Part of Advances in Neural Information Processing Systems 35 (NeurIPS 2022) Main Conference Track
Cedric Malherbe, Antoine Grosnit, Rasul Tutunov, Haitham Bou Ammar, Jun Wang
The optimization of combinatorial black-box functions is pervasive in computer science and engineering. However, the combinatorial explosion of the search space and lack of natural ordering pose significant challenges for current techniques from a theoretical and practical perspective, and require new algorithmic ideas. In this paper, we propose to adapt the recent advances in tree searches and partitioning techniques to design and analyze novel black-box combinatorial solvers. A first contribution is the analysis of a first tree-search algorithm called Optimistic Lipschitz Tree Search (OLTS) which assumes the Lipschitz constant of the function to be known.

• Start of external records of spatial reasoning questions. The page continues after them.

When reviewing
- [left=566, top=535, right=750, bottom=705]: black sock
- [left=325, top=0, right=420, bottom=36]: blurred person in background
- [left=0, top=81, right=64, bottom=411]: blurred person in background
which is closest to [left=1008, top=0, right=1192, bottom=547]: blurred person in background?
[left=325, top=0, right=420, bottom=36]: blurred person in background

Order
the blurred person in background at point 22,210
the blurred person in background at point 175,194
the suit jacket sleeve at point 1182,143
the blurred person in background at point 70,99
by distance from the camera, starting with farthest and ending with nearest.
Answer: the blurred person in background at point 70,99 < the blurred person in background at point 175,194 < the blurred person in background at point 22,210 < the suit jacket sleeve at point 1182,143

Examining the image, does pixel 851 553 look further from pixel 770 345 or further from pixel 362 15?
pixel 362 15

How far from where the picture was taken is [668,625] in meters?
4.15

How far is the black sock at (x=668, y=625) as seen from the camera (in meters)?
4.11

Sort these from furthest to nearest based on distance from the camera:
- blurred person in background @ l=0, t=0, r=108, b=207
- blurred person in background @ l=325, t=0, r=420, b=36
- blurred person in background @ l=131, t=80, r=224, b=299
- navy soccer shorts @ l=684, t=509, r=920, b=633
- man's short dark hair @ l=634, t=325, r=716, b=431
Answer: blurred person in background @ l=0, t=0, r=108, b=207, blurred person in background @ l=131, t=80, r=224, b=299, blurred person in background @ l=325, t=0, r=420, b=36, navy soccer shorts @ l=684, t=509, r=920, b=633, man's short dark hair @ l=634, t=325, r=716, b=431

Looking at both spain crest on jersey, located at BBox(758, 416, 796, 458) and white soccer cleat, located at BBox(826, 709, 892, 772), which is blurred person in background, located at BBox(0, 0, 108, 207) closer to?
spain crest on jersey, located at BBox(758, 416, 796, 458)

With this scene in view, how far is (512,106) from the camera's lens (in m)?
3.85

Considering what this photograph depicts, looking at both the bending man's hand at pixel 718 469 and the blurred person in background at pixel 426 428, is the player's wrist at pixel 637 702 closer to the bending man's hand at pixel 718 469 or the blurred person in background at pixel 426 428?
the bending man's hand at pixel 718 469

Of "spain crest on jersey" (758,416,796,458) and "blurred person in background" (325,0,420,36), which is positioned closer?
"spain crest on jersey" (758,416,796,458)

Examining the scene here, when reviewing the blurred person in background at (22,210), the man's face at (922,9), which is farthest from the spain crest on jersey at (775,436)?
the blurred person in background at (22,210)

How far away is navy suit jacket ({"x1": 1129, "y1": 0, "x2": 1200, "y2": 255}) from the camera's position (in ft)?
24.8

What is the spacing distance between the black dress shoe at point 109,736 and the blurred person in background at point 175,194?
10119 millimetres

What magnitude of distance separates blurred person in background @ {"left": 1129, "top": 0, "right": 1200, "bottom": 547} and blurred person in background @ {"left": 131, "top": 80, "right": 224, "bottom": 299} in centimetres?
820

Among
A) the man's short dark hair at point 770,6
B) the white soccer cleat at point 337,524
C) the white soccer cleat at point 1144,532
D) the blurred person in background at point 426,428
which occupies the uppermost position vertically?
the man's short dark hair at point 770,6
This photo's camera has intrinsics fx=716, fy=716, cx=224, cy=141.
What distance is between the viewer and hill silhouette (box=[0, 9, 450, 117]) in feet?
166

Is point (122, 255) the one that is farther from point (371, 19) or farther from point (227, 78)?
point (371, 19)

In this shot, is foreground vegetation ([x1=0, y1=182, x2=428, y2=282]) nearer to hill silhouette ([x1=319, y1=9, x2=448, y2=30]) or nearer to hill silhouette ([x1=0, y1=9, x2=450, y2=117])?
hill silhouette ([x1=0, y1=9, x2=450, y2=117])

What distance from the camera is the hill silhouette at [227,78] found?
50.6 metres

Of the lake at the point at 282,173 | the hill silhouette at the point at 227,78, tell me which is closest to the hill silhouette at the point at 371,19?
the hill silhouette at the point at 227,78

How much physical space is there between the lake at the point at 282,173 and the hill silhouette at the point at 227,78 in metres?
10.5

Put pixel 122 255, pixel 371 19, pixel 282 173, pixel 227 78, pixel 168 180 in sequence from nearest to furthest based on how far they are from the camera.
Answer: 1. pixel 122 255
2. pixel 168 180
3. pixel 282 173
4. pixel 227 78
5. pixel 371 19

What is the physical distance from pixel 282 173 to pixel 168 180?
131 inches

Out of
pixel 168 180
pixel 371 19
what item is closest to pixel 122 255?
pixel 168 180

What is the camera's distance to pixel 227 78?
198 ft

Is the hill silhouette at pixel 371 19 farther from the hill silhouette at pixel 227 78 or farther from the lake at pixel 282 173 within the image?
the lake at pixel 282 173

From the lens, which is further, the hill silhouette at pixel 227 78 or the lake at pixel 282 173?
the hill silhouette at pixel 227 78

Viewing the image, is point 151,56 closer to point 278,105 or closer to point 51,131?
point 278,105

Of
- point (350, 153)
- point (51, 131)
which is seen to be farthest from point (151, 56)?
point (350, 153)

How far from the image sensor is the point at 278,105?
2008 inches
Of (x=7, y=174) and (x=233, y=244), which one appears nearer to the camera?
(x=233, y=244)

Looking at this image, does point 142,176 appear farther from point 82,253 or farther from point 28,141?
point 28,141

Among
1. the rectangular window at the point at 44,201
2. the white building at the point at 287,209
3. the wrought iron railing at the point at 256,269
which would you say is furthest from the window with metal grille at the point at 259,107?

Linear convergence rates are provided for this algorithm under specific conditions, improving upon the logarithmic rates of baselines. An adaptive version, called Optimistic Combinatorial Tree Search (OCTS), is then introduced for the more realistic setup where we do not have any information on the Lipschitz constant of the function. Similar theoretical guarantees are shown to hold for OCTS and a numerical assessment is provided to illustrate the potential of tree searches with respect to state-of-the-art methods over typical benchmarks.